Cloud revenue growth is being matched by massive investments in data center infrastructure to build capacity.

Google spent $13 billion on capital investments in the three-month period ending Sept. 30, up 63% from the $8 billion the company spent in the third quarter of 2023. Year-to-date, the company has poured $38 billion into construction of infrastructure, which is an increase of 80% compared to the same period last year.

Ashkenazi broke the third-quarter spending into two categories: technical infrastructure, which accounted for the bulk of the $13 billion, and facilities. The first and largest of these buckets includes AI-optimized chips and servers, as well as data centers and networking equipment.

“Innovation in AI requires global reach, which we have through our products and platforms, as well as continued significant capital investment,” said Ashkenazi, who joined Google and Alphabet in June when the company’s former CFO Ruth Porath began her new role as President and Chief Investment Officer.

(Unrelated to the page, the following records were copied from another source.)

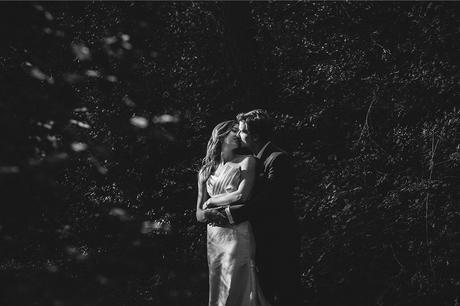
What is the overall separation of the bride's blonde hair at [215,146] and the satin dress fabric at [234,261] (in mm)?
135

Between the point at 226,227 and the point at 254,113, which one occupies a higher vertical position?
the point at 254,113

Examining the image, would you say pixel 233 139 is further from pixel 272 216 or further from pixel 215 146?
pixel 272 216

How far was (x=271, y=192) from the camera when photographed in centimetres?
473

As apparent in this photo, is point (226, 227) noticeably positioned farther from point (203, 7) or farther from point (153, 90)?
point (203, 7)

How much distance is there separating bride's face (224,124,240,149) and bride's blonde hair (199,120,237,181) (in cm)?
2

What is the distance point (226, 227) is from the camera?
198 inches

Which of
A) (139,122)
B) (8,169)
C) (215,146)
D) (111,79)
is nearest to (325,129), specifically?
(215,146)

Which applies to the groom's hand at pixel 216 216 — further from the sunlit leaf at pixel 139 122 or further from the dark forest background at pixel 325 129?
the sunlit leaf at pixel 139 122

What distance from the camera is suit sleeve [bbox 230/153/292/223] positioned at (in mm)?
4738

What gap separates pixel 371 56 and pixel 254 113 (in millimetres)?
3925

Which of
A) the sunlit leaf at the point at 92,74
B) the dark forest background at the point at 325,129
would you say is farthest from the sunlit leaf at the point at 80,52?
the dark forest background at the point at 325,129

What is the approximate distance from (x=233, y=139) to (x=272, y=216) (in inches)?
27.1

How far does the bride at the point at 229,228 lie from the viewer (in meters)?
4.94

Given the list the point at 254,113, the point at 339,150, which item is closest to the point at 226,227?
the point at 254,113
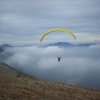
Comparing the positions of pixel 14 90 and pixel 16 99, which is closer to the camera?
pixel 16 99

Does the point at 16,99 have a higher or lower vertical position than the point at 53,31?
lower

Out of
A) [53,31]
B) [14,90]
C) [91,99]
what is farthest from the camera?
[53,31]

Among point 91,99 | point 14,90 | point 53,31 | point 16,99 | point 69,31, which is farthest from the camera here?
point 53,31

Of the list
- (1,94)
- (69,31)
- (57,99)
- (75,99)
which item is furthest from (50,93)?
(69,31)

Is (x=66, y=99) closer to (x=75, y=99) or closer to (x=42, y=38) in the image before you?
(x=75, y=99)

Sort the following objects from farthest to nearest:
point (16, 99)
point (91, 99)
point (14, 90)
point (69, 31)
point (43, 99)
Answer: point (69, 31) < point (91, 99) < point (14, 90) < point (43, 99) < point (16, 99)

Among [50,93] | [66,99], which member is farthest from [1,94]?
[66,99]

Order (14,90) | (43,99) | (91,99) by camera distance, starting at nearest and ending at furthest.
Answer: (43,99) < (14,90) < (91,99)

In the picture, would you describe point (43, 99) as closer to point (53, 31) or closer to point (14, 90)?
point (14, 90)

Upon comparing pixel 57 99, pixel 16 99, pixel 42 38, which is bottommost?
pixel 57 99
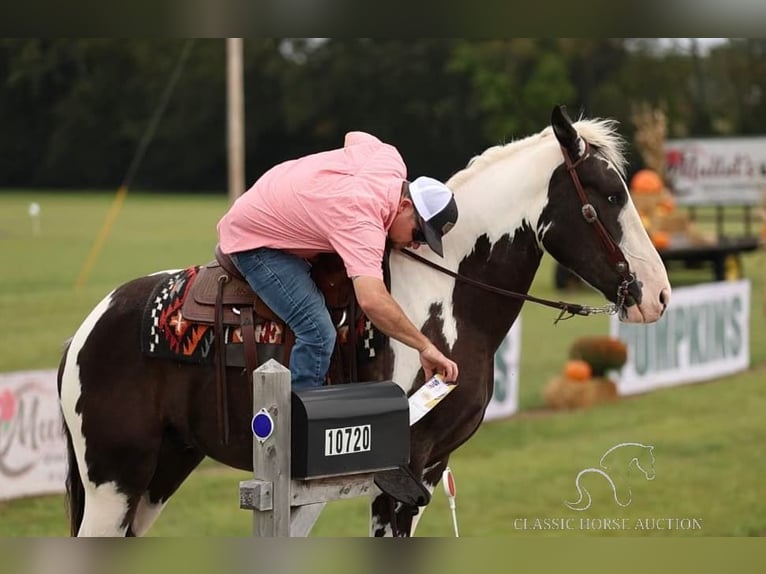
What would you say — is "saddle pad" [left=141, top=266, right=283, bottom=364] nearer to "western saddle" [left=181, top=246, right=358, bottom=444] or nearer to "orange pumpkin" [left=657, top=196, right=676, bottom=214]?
"western saddle" [left=181, top=246, right=358, bottom=444]

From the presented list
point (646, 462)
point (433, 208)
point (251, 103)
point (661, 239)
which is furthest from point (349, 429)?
point (661, 239)

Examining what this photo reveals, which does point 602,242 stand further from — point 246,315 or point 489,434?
point 489,434

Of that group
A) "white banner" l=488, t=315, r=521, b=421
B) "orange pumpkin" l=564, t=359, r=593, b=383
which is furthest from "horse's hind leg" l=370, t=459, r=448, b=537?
"orange pumpkin" l=564, t=359, r=593, b=383

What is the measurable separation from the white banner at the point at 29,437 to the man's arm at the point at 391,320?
3.72m

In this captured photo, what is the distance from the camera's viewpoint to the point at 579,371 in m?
10.1

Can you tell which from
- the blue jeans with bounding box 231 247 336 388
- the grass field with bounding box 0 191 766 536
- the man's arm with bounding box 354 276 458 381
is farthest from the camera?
the grass field with bounding box 0 191 766 536

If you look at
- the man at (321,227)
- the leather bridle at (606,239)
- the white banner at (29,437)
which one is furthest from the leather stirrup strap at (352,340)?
the white banner at (29,437)

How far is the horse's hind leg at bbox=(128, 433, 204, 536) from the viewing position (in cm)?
418

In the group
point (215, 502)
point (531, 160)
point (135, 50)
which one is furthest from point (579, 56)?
point (531, 160)

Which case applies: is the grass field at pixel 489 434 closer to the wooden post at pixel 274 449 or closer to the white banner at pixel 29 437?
the white banner at pixel 29 437

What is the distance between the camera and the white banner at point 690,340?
33.4ft

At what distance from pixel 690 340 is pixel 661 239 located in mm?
3527

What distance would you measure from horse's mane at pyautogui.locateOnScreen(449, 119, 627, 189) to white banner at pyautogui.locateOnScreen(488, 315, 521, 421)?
4.96m
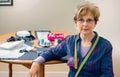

Google remains the smallest of the three major hyperscalers, with approximately 12% of the market. AWS, the leading provider, controls 32 percent of the cloud market, and Microsoft has a 23 percent share, according to the latest analysis by Synergy Research Group. All three companies have invested tens of billions of dollars in infrastructure construction this year.

Ashkenazi said he expects capital investment to increase next year. But the company is also looking for ways to optimize costs.

“We are working to balance our investments in AI and other growth areas with the spending discipline needed to fund these activities,” she said.